Tree with root (10) is not height balanced.
#include<iostream>
#include<vector>
using namespace std;
class Node {
public:
int data;
Node * left;
Node * right;
Node(int x, Node * left_node = nullptr, Node * right_node = nullptr) : data(x), left(left_node), right(right_node)
{}
};
class Tree {
private:
bool flag_height_balanced;
public:
Tree () {
}
inline bool CheckIfHeightBalanced (Node * root) {
// Initially set the height balanced flag to true.
flag_height_balanced = true;
FindHeight(root);
return flag_height_balanced;
}
int FindHeight (Node * node) {
if (node == NULL)
return 0;
int height_left_subtree = FindHeight (node->left);
int height_right_subtree = FindHeight (node->right);
if (abs(height_left_subtree - height_right_subtree) > 1) {
flag_height_balanced = false;
}
return (1 + max (height_left_subtree, height_right_subtree));
}
};
int main() {
/* Tree A is height-balanced.
11
/ \ ----- height 0
height 1--- 22
*/
Node node22(22);
Node root_node11(11, &node22, nullptr);
/* Tree B is height-balanced.
1
/ \
height 1---- 2 3
/ \
4 5 ----- height 2
*/
Node node4(4), node5(5), node2(2);
Node node3(3, &node4, &node5);
Node root_node1(1, &node2, &node3);
/* Tree C is not height-balanced as height difference is abs(1-3) = 2.
10
/ \
height 1--- 20 30
\
40
/ \
50 60 ------- height 3
*/
Node node50(50), node60(60), node20(20);
Node node40(40, &node50, &node60);
Node node30(30, nullptr, &node40);
Node root_node10(10, &node20, &node30);
vector<Node> roots = { root_node11, root_node1, root_node10 };
Tree t;
for (auto& root : roots) {
if (t.CheckIfHeightBalanced(&root)) {
cout << "Tree with root node (" << root.data << ") is height balanced." << endl;
} else {
cout << "Tree with root node (" << root.data << ") is not height balanced." << endl;
}
}
return 0;
}
Output
Tree with root node (11) is height balanced.

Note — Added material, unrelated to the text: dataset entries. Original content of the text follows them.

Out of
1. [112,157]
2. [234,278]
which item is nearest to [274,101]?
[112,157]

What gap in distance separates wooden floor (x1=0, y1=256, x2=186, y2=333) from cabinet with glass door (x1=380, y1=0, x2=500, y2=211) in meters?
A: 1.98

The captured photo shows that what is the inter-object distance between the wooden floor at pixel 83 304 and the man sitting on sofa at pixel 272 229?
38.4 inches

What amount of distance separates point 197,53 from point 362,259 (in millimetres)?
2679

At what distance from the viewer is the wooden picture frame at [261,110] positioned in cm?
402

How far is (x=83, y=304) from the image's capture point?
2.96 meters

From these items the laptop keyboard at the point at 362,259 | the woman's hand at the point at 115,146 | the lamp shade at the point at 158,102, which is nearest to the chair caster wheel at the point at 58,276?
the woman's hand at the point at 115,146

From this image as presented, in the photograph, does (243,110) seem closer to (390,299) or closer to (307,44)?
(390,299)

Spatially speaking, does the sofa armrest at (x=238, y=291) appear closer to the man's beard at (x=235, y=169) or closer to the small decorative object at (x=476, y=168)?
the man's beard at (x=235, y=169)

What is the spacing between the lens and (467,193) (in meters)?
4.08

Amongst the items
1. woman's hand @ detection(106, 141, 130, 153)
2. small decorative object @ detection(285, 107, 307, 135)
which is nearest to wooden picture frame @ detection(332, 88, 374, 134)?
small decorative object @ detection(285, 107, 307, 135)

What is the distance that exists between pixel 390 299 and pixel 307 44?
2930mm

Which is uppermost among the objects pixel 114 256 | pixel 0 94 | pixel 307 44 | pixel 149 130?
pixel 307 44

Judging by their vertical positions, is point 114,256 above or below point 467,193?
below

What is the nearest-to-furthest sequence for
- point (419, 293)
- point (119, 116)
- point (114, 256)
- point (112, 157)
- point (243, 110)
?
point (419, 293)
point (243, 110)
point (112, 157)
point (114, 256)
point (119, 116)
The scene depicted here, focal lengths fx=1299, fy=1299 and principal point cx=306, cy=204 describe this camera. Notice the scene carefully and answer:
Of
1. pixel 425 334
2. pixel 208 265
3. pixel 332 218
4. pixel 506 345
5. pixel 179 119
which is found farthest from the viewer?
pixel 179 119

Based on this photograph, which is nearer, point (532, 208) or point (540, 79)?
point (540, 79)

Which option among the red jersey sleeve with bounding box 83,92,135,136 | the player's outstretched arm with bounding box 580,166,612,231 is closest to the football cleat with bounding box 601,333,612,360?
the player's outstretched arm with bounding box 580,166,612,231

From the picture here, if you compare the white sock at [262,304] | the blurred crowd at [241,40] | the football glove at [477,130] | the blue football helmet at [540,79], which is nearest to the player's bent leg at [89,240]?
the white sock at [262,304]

Tree with root node (1) is height balanced.
Tree with root node (10) is not height balanced.
class Node {
int data;
Node left, right;
Node (int n) {
data = n;
left = null;
right = null;
}
Node (int n, Node left_child, Node right_child) {
data = n;
left = left_child;
right = right_child;
}
}
class Tree {
boolean flag_height_balanced;
boolean CheckIfHeightBalanced (Node root) {
flag_height_balanced = true;
FindHeight(root);
return flag_height_balanced;
}
public int FindHeight (Node node) {
if (node == null)
return 0;
int height_left_subtree = FindHeight ( node.left );
int height_right_subtree = FindHeight ( node.right );
if (Math.abs(height_left_subtree - height_right_subtree) > 1) {
flag_height_balanced = false;
}
return (1 + Math.max(height_left_subtree, height_right_subtree));
}
public static void main (String[] args) {
/* Tree A is height-balanced.
11
/ \ ----- height 0
height 1--- 22
*/
Node root_node11 = new Node(11);
Node node22 = new Node(22);
/* Tree B is height-balanced.
1
/ \
height 1---- 2 3
/ \
4 5 ----- height 2
*/
Node node3 = new Node(3);
Node node4 = new Node(4);
Node node5 = new Node(5);
Node node2 = new Node(2, node4, node5);
Node root_node1 = new Node(1, node2, node3);
/* Tree C is not height-balanced as height difference is abs(1-3) = 2.
10
/ \
height 1 --- 20 30
/ \
70 40
/ \
50 60 ------- height 3
*/
Node node50 = new Node(50);
Node node60 = new Node(60);
Node node70 = new Node(70);
Node node20 = new Node(20);
Node node40 = new Node(40, node50, node60);
Node node30 = new Node(30, node70, node40);
Node root_node10 = new Node(10, node20, node30);
Node [] roots = {root_node11, root_node1, root_node10};
Tree t = new Tree();
for (Node n : roots) {
if (t.CheckIfHeightBalanced(n)) {
System.out.println("Tree with node (" + n.data + ") is height balanced.");
} else {
System.out.println("Tree with node (" + n.data + ") is not height balanced.");
}
}
}
}
Output
Tree with node (11) is height balanced.
Tree with node (1) is height balanced.
Tree with node (10) is not height balanced.